# Vid of the 265g office tank



## Steve C (Oct 9, 2011)

Just got around to making a short couple min vid of the 265g aquarium as well as a brief tour around the work shop and office where the tank is located. Took 2 years of work to finish it and I felt like giving up after I found it needed to be resealed, but I stuck it out and now am pleased with the results. Not fully stocked yet but should be by about late spring early summer.

https://www.youtube.com/watch?v=uZkSB4v ... e=youtu.be


----------



## GTZ (Apr 21, 2010)

Tank looks fantastic as expected Steve. I literally was expecting to see a fish try to go through the glass at the back into the tunnel.


----------



## nodima (Oct 3, 2002)

Looking good - the ends definitely justify the means!

Glad you persevered. Fits in with the decor well. I'm pretty sure I'd get no work done there, with the multiple screens and the tank.


----------



## guyute (Oct 13, 2002)

Outstanding Steve. Can't imagine all you had to put up with during construction, failed seals, re-doing things, etc. But glad you completed it, as I'm sure you are!


----------



## JimA (Nov 7, 2009)

The whole package and it looks fantastic!

So how did you beat the leak? Knock on wood..


----------



## Steve C (Oct 9, 2011)

> So how did you beat the leak? Knock on wood


Thanks everyone. Jim what I did was I resealed it the normal way with scraping then wiping with alcohol over and over again then resealed, but as extra added insurance on the spot that the leak was from I laid a 3/4" x 3/4" patch pressed into the reseal and then sealed over that as well, plus used a much stronger silicone the 2nd time.


----------



## Iggy Newcastle (May 15, 2012)

To much work to clean. Not enough filtration. My 14' tank will blow this out of the water.... :lol:

Seriously though Steve... I envy your mancave. The whole thing is amazing. The 265 is just icing on the cake. So awesome man.

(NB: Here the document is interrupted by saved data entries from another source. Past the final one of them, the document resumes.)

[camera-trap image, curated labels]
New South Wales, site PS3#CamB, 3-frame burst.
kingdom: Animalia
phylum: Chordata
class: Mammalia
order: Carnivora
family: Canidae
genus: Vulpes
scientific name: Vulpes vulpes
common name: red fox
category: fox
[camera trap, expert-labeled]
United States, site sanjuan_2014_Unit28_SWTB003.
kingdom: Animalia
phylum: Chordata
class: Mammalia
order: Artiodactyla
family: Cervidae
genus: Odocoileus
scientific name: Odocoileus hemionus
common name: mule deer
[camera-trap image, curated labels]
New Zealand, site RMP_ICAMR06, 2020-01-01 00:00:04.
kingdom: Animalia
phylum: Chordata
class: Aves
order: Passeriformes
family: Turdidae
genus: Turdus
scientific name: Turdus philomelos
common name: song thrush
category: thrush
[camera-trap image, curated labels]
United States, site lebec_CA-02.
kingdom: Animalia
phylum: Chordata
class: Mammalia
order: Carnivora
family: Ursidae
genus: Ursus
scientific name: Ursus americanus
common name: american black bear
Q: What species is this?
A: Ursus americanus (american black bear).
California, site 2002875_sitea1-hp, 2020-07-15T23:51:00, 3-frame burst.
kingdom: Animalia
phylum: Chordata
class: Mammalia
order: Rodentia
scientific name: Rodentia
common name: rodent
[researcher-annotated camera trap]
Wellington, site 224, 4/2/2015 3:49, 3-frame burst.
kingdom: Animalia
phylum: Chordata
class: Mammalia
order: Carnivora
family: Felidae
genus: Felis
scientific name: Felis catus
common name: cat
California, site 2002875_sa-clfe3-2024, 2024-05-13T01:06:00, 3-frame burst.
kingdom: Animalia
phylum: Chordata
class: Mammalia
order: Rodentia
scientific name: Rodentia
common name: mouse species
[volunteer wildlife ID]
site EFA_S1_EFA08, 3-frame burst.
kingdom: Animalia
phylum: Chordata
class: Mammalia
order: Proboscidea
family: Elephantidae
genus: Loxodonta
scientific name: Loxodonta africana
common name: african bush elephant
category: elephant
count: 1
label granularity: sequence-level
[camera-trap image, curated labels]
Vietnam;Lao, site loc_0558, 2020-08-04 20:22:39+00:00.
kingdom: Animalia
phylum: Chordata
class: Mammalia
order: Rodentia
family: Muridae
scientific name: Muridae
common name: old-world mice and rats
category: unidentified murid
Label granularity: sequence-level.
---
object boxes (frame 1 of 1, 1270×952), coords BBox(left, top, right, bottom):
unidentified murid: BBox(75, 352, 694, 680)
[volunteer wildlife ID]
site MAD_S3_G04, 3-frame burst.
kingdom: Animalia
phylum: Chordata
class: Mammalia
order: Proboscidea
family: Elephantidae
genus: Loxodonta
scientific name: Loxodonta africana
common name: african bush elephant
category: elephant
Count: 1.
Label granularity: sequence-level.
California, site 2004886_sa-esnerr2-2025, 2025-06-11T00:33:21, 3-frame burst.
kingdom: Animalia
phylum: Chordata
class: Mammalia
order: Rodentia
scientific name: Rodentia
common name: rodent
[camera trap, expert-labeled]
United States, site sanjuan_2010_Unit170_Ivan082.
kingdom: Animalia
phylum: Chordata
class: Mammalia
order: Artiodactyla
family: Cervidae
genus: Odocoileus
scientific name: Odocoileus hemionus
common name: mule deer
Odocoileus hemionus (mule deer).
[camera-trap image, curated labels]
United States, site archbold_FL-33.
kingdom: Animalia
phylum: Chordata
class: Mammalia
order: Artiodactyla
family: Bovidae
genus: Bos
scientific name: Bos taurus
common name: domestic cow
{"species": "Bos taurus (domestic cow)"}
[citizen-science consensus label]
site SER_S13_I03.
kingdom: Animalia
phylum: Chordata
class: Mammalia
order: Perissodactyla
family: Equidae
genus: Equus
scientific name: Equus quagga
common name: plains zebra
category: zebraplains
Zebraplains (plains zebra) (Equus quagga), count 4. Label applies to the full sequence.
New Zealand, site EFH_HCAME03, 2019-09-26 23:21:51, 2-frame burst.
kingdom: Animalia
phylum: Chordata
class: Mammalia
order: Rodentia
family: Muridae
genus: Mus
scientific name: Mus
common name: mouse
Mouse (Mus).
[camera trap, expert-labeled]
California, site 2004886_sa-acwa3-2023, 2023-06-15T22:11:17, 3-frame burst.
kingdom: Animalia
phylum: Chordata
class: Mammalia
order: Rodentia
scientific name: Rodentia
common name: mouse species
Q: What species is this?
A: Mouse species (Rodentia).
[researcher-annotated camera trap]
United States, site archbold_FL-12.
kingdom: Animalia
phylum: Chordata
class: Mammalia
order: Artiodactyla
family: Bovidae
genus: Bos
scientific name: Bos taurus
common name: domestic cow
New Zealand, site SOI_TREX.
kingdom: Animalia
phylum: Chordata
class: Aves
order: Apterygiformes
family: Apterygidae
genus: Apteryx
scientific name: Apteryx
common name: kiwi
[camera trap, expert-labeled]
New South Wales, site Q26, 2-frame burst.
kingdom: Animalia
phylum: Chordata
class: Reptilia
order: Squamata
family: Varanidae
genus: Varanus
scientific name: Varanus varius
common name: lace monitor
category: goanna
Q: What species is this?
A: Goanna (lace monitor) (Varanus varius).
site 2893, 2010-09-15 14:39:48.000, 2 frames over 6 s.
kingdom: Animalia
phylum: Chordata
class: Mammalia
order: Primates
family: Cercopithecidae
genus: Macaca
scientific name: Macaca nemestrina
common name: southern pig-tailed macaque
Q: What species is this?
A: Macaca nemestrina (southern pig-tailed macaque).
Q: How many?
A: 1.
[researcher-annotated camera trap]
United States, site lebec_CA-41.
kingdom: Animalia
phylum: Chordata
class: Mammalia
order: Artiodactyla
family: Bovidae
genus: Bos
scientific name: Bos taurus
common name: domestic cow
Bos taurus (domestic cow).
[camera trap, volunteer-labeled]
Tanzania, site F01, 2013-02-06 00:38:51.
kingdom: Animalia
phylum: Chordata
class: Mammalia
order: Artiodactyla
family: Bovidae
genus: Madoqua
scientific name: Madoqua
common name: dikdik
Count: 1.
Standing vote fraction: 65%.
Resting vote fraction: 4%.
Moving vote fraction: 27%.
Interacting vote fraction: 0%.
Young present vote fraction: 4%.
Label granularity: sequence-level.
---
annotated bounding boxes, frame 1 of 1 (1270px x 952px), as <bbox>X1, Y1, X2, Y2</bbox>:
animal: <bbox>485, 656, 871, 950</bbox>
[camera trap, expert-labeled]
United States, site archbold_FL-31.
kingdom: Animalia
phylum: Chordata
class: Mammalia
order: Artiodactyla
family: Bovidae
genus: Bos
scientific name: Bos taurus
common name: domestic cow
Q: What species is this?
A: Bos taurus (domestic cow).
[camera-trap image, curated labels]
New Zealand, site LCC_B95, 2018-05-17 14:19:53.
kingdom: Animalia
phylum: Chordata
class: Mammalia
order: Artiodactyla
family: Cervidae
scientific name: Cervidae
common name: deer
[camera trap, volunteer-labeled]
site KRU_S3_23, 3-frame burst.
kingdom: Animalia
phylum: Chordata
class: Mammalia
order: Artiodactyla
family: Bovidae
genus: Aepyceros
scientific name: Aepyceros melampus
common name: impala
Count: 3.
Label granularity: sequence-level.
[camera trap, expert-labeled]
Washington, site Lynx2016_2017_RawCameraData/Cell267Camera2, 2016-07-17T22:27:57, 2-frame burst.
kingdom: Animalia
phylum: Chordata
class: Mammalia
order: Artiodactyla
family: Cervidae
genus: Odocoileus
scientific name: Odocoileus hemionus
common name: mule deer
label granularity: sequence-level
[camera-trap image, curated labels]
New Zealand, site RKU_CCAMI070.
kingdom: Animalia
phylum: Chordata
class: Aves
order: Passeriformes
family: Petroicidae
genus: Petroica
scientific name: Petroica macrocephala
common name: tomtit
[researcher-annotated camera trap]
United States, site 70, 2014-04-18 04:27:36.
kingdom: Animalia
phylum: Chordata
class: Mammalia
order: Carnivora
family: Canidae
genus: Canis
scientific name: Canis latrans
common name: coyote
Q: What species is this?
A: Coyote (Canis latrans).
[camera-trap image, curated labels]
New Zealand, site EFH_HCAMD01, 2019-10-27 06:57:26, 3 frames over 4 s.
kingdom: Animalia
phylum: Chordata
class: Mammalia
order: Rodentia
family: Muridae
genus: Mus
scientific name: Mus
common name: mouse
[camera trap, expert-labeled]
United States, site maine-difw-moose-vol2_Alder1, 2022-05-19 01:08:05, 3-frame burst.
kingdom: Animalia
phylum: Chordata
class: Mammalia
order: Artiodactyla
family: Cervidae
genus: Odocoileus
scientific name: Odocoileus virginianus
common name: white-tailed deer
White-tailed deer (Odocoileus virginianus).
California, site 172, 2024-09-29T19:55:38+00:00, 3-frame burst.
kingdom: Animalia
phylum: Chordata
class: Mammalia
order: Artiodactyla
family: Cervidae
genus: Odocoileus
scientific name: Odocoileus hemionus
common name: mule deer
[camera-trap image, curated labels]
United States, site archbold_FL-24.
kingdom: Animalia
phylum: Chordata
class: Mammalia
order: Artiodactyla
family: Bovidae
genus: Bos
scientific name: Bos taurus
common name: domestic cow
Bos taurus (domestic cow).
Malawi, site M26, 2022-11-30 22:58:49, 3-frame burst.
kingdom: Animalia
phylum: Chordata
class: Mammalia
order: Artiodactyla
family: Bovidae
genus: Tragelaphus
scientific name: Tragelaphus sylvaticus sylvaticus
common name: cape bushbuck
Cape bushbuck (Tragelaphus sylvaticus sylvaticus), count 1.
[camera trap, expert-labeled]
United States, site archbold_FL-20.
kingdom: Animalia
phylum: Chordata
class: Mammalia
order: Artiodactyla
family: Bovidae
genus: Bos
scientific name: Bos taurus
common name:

I'm not a fly fisherman, but always wanted to get into it. I'm into fishing as much as fish keeping.


----------



## Austinite (Jul 27, 2013)

Wow. That is one manly room! As a woman, I don't think I'd ever dare step foot in there!!

The tank is amazing!


----------



## Nathan Shaw (Jun 20, 2014)

I remember looking at this on the DIY section when you were building it. Looks nice. and now you have the fish in I can appreciate the size etc.


----------



## pelphrey (Apr 9, 2014)

Thanks for the video! I shared it with all of my subs on youtube! Keep the vidoes coming!!


----------



## dannyduke823 (Oct 13, 2014)

Wow Steve your basement/workplace is AWESOME! You should be giving tours and charge admission! I'd pay 20 bucks to come chill and hang out


----------



## Eric_S (Feb 27, 2007)

Just awesome all around. As a fishing and aquarium nut, I appreciate everything in that video. :thumb:


----------